Certain cell adhesion molecules, such as integrins, are also extensively studied in adenomyosis. Integrins are transmembrane receptors, which activate signalling pathways and mediate cellular signals such as regulation of the cell cycle. Integrins are responsible for endometrial receptivity. Abnormal expression of both integrin β-3 and OPN mRNA (osteopontin, responsible for the trophoblast-endometrium interaction) is found in adenomyosis patients, and it is suggested that this abnormal expression may be responsible for in vitro fertilisation (IVF) failure despite good embryo quality [22]. Integirn β3 together with osteopontin (OPN) are involved in cell–cell interactions, and their proper functioning is inevitably related to uterine receptivity. In the endometrium of adenomyotic patients, the levels of β3 and OPN were statistically lower compared to nonadenomyotic controls [16][18]. The influence of medical treatment (gonadotrophin-releasing hormone (GnRH) analogues, ovarian stimulation) on integrin expression and endometrial receptivity has so far been studied in animal models and could only partially be conclusive for human pathology [23][24].

It is a well-known fact that chronic inflammation has a negative impact on fertility [25][26][27][28][29]. In the case of a patient with adenomyosis, an increased expression of IL-1b and CRH (corticotrophin-releasing hormone) in the eutopic endometrium was observed [25]. In addition, the presented data showed differences in both cellular and humoral immunity in the eutopic endometrium of an adenomyotic uterus compared to the unaffected control [26]. Ishikawa et al. reported an increased inflammatory response in the endometrium due to the presence of a higher expression of pro- and anti-oxidative cytokines like Cu, Zn-SOD and Mn-SOD [27]. Other authors confirmed these findings by investigating the nitric oxide (NO) concentration in endometrium, macrophage activation, Il-6 and neurotrophins [16][28]. NO is involved in modulating uterine contractility during pregnancy and relaxing vascular smooth muscles. An abnormal high level of free radicals such as nitric oxide has a negative impact on sperm transport, implantation and decidualisation [29].

3. Conclusions

There is no specific treatment for patients with adenomyosis who want to retain their uterus or wish to preserve fertility [30]. Sometimes, combined treatment can be proposed: Laparoscopy, GnRH treatment and in vitro fertilisation [31]. Women who did not want to preserve fertility can be treated with pharmacological or definitive surgical methods. To pharmacological methods counts: NSAID (non-steroids anti-inflammatory drugs), oral contraception given periodically or continuous, without bleedings breaks, progestins, GnRH analogues and SPRM drugs (selecite progesteron receptors modulators - actually in clinical trials). Definitive surgical treatments has already been mentioned and can only be achieved by hysterectomy.

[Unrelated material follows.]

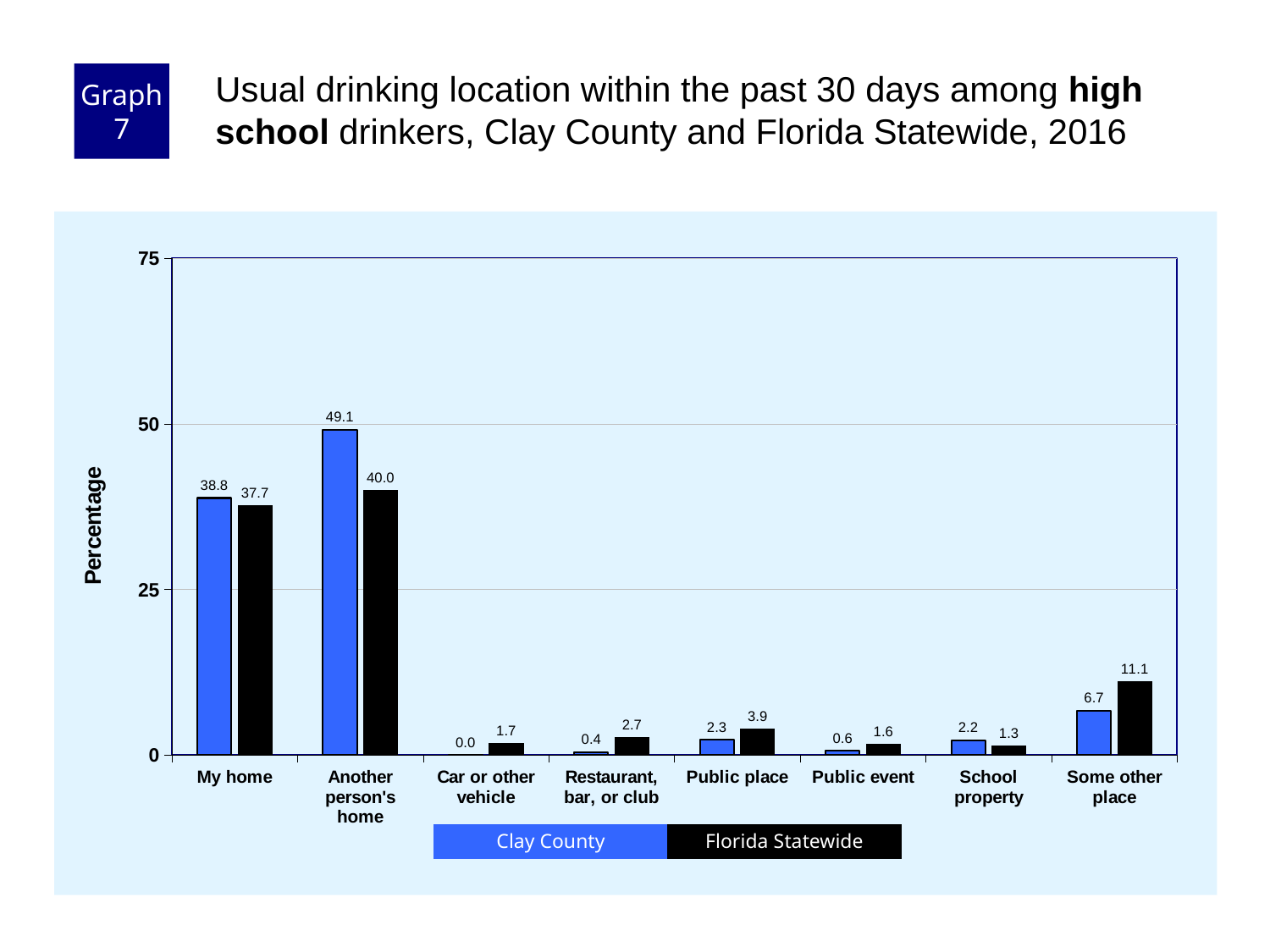
Is the Florida Statewide value for "My home" greater or less than 25? greater How many categories are shown on the x axis? 8 What kind of chart is shown on the slide? Bar chart How many series does the legend list? 2 What is the difference between the Clay County and Florida Statewide values for "Another person's home"? 9.1 Which category has the highest Clay County value? Another person's home What is the Clay County value for "Car or other vehicle"? 0.0 What is the Clay County value for "Another person's home"? 49.1 Which is larger for "Public place": Clay County or Florida Statewide? Florida Statewide Which category has the lowest Florida Statewide value? School property What is the Florida Statewide value for "Some other place"? 11.1 What is the label of the y axis? Percentage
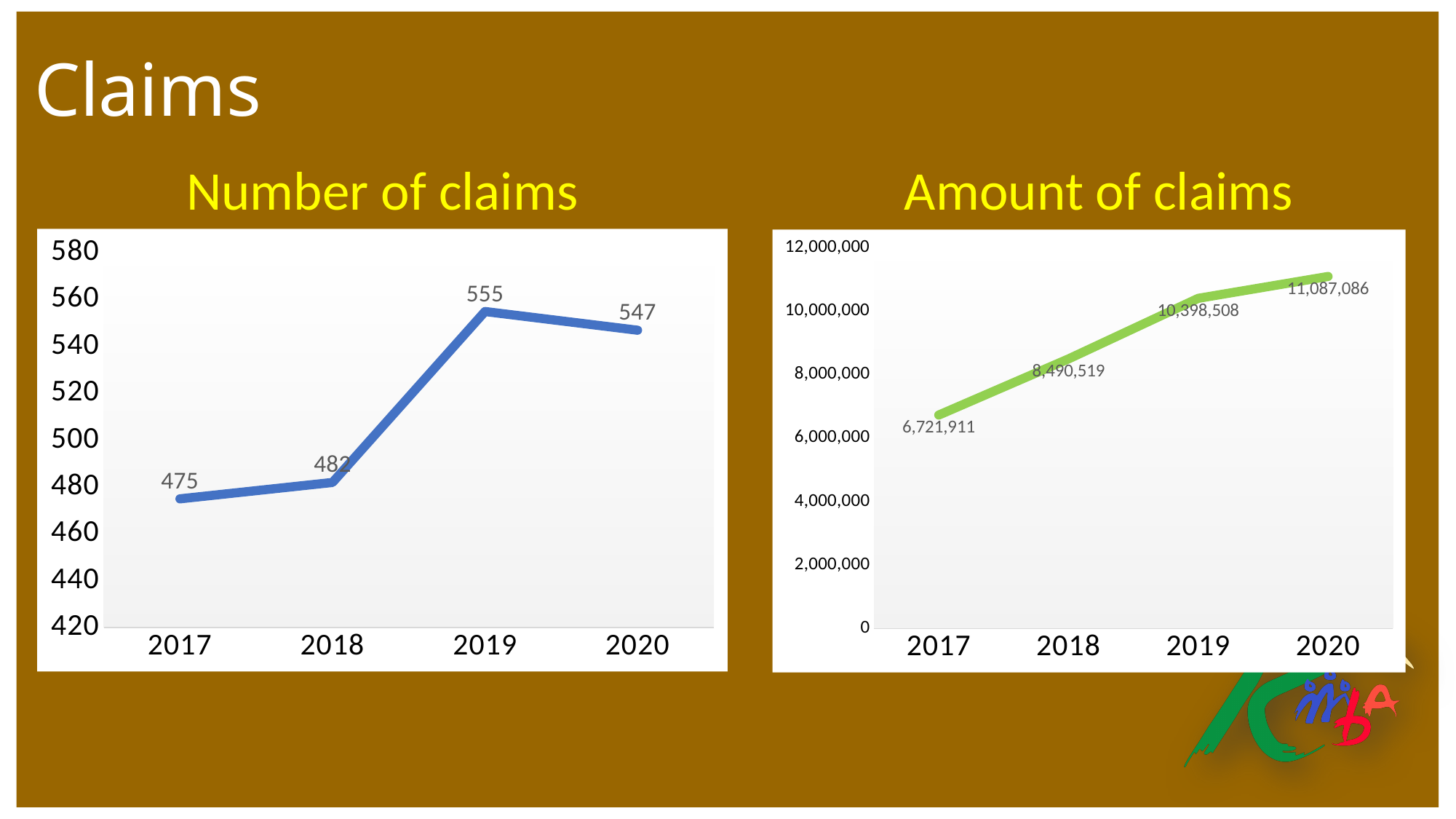
In the "Amount of claims" chart, what is the value for 2020? 11,087,086 In the "Number of claims" chart, what is the value for 2019? 555 In the "Number of claims" chart, which year has the lowest value? 2017 In the "Number of claims" chart, what is the difference between the 2019 and 2020 values? 8 How many years are plotted in the "Amount of claims" chart? 4 In the "Amount of claims" chart, what is the value for 2018? 8,490,519 In the "Amount of claims" chart, what is the difference between the 2020 and 2019 values? 688,578 In the "Amount of claims" chart, which year has the lowest value? 2017 In the "Number of claims" chart, which year has the highest value? 2019 In the "Number of claims" chart, which is larger, the value for 2018 or the value for 2020? 2020 What kind of chart is the "Number of claims" chart? Line chart In the "Number of claims" chart, what is the value for 2017? 475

In fertility preservation uterus should be retained and only adenomyosis foci should be resected. When comparing pharmacological and surgical treatment, the latter appears to be more effective but some details are unclear, i.e., how long pregnancy should be delayed after treatment and whether hormone treatment after surgery improves fertility outcome. Despite many studies on the pathogenesis of fertility failure in adenomyosis, their results are not correlated with treatment. Thus, it is of great importance to explore new, more effective, safe and less invasive managing strategies in women with infertility due to adenomyosis.